*Questions on the material*:
**A)** In the passage on symptoms, within what time frame do the critical symptoms usually appear?
**B)** List every flu-like symptom that the passage on symptoms names.
**C)** From the passage on symptoms, return the part that opens with the words containing "ADVANCED SYMPTOMS (usually" and closes with "seek medical attention?".

*Source passage*:

————

What are the symptoms?

The symptoms are varied, but often include:

EARLY SYMPTOMS (usually within 24 hours) :
Usually a minor trauma or other skin opening has occurred (the wound does not necessarily appear infected)
Some pain in the general area of the injury is present. Not necessarily at the site of the injury but in the same region or limb of the body
The pain is usually disproportionate to the injury and may start as something akin to a muscle pull, but becomes more and more painful
Flu like symptoms begin to occur, such as diarrhea, nausea, fever, confusion, dizziness, weakness, and general malaise
Intense thirst occurs as the body becomes dehydrated
The biggest symptom is all of these symptoms combined. In general you will probably feel worse than you've ever felt and not understand why.


ADVANCED SYMPTOMS (usually within 3-4 days):
The limb, or area of body experiencing pain begins to swell, and may show a purplish rash
The limb may begin to have large, dark marks, that will become blisters filled with blackish fluid
The wound may actually begin to appear necrotic with a bluish, white, or dark, mottled, flaky appearance


CRITICAL SYMPTOMS (usually within 4-5 days):
Blood pressure will drop severely
the body begins to go into toxic shock from the toxins the bacteria are giving off
unconsciousness will occur as the body becomes too weak to fight off this infection.


When should I seek medical attention?

————

(Stored data entries)
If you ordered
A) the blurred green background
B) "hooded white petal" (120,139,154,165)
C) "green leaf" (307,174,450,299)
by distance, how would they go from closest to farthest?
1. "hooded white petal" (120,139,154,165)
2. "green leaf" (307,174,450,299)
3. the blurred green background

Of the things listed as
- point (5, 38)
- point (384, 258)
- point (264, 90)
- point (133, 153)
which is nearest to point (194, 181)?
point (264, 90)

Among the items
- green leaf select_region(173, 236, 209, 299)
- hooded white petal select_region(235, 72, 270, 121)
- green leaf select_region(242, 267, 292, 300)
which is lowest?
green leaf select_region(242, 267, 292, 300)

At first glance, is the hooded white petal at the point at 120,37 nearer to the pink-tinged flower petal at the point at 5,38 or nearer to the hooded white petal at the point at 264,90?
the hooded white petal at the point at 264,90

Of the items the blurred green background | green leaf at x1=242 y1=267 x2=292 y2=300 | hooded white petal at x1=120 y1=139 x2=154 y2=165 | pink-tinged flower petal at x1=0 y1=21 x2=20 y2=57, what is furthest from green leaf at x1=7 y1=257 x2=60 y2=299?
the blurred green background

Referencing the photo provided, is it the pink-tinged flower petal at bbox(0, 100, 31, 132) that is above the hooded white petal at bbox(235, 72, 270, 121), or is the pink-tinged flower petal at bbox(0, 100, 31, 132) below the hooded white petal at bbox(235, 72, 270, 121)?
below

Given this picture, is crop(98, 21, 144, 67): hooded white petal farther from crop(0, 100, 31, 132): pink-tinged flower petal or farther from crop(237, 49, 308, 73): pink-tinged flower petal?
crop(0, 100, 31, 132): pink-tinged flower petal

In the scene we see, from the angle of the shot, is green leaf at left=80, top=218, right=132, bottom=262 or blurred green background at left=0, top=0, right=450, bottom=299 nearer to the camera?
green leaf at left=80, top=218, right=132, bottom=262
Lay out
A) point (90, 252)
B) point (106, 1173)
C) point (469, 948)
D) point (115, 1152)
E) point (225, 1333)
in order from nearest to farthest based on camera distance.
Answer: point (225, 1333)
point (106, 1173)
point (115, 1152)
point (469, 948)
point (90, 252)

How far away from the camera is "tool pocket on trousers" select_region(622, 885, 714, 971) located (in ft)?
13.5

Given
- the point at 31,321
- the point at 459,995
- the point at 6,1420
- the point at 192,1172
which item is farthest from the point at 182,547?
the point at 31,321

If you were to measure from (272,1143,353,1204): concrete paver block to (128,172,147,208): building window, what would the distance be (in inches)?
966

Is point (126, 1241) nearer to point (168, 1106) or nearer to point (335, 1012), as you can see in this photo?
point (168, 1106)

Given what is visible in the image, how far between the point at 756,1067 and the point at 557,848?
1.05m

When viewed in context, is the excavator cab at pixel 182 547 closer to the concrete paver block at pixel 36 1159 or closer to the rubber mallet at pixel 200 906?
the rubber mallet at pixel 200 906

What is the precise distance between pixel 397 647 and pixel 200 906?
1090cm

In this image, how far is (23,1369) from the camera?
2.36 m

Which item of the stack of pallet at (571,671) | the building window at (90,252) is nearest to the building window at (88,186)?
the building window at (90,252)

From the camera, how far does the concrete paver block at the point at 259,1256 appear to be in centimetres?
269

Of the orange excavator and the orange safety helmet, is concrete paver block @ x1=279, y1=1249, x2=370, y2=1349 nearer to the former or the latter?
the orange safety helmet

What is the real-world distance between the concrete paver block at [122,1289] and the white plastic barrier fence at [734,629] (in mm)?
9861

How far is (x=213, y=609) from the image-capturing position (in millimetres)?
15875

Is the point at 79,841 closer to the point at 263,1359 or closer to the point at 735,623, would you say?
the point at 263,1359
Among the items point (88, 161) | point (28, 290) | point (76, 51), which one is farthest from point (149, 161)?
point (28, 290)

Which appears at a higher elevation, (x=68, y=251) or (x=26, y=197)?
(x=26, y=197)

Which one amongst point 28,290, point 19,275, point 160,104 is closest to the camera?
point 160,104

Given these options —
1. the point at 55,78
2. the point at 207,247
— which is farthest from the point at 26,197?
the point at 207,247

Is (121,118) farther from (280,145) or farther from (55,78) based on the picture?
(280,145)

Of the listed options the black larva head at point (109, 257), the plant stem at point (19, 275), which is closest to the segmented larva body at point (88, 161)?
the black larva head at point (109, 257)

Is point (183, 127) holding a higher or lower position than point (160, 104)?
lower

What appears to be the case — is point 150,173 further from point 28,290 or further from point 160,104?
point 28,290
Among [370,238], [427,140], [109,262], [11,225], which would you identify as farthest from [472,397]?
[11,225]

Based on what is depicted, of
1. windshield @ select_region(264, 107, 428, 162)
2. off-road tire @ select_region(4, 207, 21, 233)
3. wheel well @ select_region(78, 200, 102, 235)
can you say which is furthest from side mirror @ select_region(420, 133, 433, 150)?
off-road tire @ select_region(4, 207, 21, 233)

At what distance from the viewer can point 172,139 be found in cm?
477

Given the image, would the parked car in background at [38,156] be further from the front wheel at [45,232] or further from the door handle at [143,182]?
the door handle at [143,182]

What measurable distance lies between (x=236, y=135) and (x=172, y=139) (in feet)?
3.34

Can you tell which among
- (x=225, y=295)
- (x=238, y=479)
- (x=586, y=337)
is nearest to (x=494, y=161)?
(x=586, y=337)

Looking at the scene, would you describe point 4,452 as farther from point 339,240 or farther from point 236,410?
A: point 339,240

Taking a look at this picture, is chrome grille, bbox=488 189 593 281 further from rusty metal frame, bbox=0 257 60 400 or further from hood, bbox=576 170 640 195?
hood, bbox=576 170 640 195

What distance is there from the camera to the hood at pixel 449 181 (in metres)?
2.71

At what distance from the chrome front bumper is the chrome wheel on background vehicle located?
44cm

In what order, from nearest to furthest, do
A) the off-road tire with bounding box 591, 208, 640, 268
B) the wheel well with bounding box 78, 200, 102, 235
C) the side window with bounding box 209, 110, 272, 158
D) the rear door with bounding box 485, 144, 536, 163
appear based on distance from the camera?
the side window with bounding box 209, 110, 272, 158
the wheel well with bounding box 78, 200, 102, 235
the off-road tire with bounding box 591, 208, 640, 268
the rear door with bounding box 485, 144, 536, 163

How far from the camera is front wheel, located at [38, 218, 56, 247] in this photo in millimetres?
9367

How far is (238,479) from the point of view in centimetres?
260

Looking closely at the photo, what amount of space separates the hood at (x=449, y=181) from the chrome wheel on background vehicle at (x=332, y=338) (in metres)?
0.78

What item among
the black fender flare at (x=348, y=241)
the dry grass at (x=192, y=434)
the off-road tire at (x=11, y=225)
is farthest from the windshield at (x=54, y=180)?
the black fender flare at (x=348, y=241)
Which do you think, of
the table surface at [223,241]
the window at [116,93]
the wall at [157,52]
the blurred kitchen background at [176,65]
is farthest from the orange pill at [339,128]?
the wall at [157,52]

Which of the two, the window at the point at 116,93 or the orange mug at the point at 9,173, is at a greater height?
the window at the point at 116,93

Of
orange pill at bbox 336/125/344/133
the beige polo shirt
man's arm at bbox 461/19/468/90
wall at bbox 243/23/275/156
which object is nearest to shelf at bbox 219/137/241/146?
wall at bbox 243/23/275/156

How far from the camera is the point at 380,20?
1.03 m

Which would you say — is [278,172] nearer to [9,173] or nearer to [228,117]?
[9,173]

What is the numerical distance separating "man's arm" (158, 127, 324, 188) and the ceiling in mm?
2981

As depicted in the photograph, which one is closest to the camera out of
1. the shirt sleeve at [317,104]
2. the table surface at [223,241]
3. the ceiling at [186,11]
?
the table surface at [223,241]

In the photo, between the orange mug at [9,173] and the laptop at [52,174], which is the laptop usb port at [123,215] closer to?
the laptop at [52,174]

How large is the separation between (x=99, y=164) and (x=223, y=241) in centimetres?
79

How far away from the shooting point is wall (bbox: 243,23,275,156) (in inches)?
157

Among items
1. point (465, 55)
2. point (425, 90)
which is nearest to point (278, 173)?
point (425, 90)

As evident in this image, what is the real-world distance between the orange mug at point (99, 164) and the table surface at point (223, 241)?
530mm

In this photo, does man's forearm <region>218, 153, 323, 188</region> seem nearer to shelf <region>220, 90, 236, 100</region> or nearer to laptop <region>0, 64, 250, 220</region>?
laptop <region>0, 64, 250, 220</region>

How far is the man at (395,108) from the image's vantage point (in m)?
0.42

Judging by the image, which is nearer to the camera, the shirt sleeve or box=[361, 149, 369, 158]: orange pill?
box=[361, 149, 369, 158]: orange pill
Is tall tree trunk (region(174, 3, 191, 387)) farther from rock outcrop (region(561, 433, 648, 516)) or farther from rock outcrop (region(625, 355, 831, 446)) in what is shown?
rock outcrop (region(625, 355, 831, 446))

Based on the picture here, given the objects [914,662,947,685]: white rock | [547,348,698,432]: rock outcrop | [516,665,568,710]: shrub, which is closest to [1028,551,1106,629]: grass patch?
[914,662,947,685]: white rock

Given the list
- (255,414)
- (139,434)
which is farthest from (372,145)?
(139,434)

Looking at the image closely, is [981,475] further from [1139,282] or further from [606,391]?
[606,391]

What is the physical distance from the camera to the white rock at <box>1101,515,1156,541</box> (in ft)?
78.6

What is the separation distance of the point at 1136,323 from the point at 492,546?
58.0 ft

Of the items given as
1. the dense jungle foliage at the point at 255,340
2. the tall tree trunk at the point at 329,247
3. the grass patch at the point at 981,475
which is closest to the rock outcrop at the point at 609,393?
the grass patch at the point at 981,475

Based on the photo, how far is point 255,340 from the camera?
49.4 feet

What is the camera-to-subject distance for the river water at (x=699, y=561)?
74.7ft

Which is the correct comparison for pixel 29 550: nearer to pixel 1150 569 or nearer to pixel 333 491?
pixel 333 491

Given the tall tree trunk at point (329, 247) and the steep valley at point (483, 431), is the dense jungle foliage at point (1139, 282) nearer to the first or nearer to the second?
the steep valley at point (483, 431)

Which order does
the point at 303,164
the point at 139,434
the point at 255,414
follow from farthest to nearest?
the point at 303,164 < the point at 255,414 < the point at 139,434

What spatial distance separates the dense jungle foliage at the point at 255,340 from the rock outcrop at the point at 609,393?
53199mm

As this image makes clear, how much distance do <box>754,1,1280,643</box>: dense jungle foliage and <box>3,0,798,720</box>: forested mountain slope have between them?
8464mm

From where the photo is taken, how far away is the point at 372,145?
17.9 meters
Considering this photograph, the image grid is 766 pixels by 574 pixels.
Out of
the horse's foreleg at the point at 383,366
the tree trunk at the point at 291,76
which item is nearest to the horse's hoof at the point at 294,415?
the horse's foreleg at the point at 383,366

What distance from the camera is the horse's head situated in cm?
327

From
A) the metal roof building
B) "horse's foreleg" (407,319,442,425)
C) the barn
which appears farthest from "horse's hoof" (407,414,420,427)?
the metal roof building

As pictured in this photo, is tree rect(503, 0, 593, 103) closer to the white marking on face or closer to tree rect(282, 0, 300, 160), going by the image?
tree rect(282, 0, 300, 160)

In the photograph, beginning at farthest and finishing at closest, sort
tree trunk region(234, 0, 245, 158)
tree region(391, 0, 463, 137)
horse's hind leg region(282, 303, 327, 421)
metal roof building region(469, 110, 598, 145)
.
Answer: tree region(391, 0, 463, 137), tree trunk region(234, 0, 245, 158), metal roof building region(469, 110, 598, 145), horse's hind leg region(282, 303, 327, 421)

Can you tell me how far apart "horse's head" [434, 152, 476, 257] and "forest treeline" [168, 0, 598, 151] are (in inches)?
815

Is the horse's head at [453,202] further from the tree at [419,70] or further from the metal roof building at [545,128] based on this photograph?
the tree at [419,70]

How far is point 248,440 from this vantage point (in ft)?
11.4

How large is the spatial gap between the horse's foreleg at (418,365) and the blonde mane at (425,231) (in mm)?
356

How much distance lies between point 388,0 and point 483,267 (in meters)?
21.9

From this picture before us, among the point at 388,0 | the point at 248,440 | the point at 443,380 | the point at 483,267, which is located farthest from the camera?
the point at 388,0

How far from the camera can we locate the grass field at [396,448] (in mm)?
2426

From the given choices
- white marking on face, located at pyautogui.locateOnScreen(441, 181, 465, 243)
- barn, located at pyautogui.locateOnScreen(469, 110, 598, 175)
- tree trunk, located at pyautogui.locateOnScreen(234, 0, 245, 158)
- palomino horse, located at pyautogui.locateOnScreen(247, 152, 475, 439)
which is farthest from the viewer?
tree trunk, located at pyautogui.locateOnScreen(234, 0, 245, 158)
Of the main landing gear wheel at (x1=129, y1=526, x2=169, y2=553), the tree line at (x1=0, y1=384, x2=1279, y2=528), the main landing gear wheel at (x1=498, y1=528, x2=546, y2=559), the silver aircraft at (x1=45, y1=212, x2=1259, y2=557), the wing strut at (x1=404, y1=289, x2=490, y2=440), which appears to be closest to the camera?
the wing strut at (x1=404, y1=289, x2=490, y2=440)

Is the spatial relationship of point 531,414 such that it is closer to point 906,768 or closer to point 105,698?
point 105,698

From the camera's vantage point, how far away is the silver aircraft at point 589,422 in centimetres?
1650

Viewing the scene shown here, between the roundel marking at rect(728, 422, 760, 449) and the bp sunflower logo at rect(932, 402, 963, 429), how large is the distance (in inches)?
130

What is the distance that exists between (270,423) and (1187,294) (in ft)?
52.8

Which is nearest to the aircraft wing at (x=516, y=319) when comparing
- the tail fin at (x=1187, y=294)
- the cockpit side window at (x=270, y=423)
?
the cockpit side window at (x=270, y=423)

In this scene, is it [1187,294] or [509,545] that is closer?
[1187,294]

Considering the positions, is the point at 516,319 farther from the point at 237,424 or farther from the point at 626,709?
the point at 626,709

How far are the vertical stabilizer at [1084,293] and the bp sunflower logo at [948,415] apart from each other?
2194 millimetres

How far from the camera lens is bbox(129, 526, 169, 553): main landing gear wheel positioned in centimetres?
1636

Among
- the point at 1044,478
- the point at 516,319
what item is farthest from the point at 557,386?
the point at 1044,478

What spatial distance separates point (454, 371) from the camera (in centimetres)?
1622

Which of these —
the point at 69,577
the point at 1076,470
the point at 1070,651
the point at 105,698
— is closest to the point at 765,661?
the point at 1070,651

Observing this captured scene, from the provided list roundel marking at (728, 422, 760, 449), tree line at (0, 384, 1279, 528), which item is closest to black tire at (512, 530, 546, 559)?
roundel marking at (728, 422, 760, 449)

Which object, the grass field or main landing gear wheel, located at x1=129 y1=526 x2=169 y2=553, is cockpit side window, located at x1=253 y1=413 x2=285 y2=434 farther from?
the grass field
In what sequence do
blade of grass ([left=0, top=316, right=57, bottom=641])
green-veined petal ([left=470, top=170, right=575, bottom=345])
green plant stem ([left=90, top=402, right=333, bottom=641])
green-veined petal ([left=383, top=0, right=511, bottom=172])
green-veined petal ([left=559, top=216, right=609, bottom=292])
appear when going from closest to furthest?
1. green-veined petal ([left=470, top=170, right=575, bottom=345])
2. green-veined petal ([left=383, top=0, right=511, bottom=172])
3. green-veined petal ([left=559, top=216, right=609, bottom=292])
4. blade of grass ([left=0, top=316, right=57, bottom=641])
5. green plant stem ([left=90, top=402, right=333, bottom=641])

————

*Task answers*:
**A)** Usually within 4-5 days.

**B)** Diarrhea, nausea, fever, confusion, dizziness, weakness, and general malaise.

**C)**
ADVANCED SYMPTOMS (usually within 3-4 days):
The limb, or area of body experiencing pain begins to swell, and may show a purplish rash
The limb may begin to have large, dark marks, that will become blisters filled with blackish fluid
The wound may actually begin to appear necrotic with a bluish, white, or dark, mottled, flaky appearance


CRITICAL SYMPTOMS (usually within 4-5 days):
Blood pressure will drop severely
the body begins to go into toxic shock from the toxins the bacteria are giving off
unconsciousness will occur as the body becomes too weak to fight off this infection.


When should I seek medical attention?